> **Documento de origem**:
■ ■ ■ ■

Portal Brasileiro de Cinema  ... E O VENTO LEVOU

... E O VENTO LEVOU (GONE WITH THE WIND)

Victor Fleming
ESTADOS UNIDOS, 1939, COR, 35 MM., 235 MIN.

 
 

A obra máxima de David O. Selznick é um elogio ao indivíduo norte-americano, aqui travestido em indumentária feminina. Mais propriamente a seu apego a certos valores de origem (a propriedade...), sua determinação em realizar o projeto civilizatório em curso (o capitalismo é um valor em si e não tem moral...), e seu estoicismo diante das pressões da história e do destino (não enlouquecer...), tudo isso formatado com as regras de um gênero endereçado a explicar as "mudanças" e acalmar as massas pobres e ignaras, dentro de uma "América" em depressão: o melodrama.

■ ■ ■ ■

> **Dados registrados**:
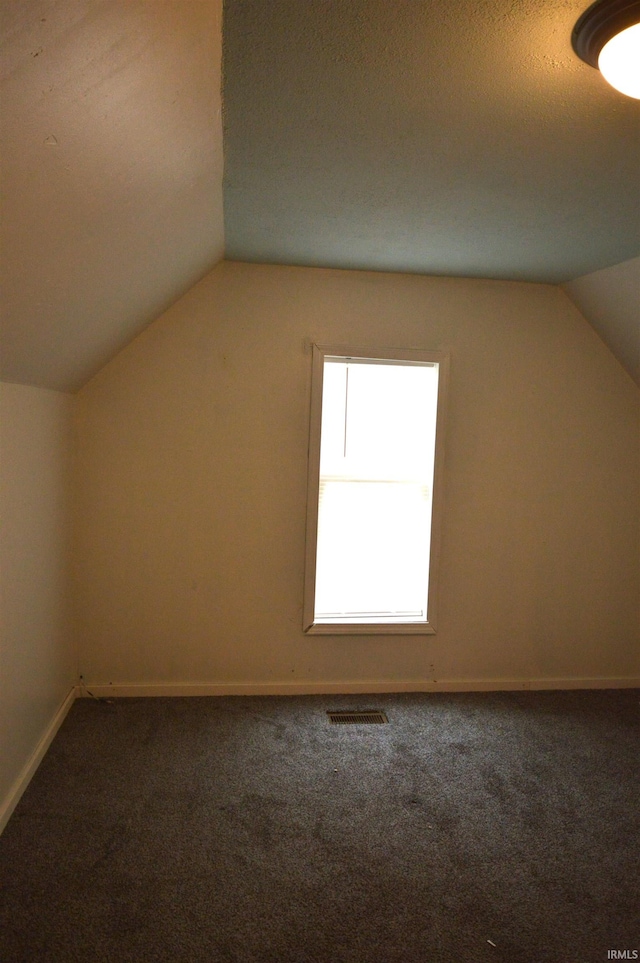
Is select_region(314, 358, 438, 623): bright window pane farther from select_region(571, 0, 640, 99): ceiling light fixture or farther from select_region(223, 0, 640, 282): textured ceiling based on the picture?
select_region(571, 0, 640, 99): ceiling light fixture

■ ■ ■ ■

> **Tarefas propostas**:
a) Responda, com base no documento de origem, às perguntas seguintes:
(i) Quem assina a direção do filme?
(ii) Qual é a duração indicada, em minutos?
(iii) Que gênero o texto menciona como forma dada à obra?
b) Verifique se cada afirmação concorda com o documento de origem, justificando com as palavras do texto:
(i) O filme foi produzido nos Estados Unidos em 1939.
(ii) O texto apresenta a obra como a obra máxima de Victor Fleming.
(iii) O filme é em preto e branco.

> **Respostas**:
a)
(i) Victor Fleming.
(ii) 235 minutos.
(iii) O melodrama.

b)
(i) Sim: "ESTADOS UNIDOS, 1939".
(ii) Não: "A obra máxima de David O. Selznick".
(iii) Não: "COR".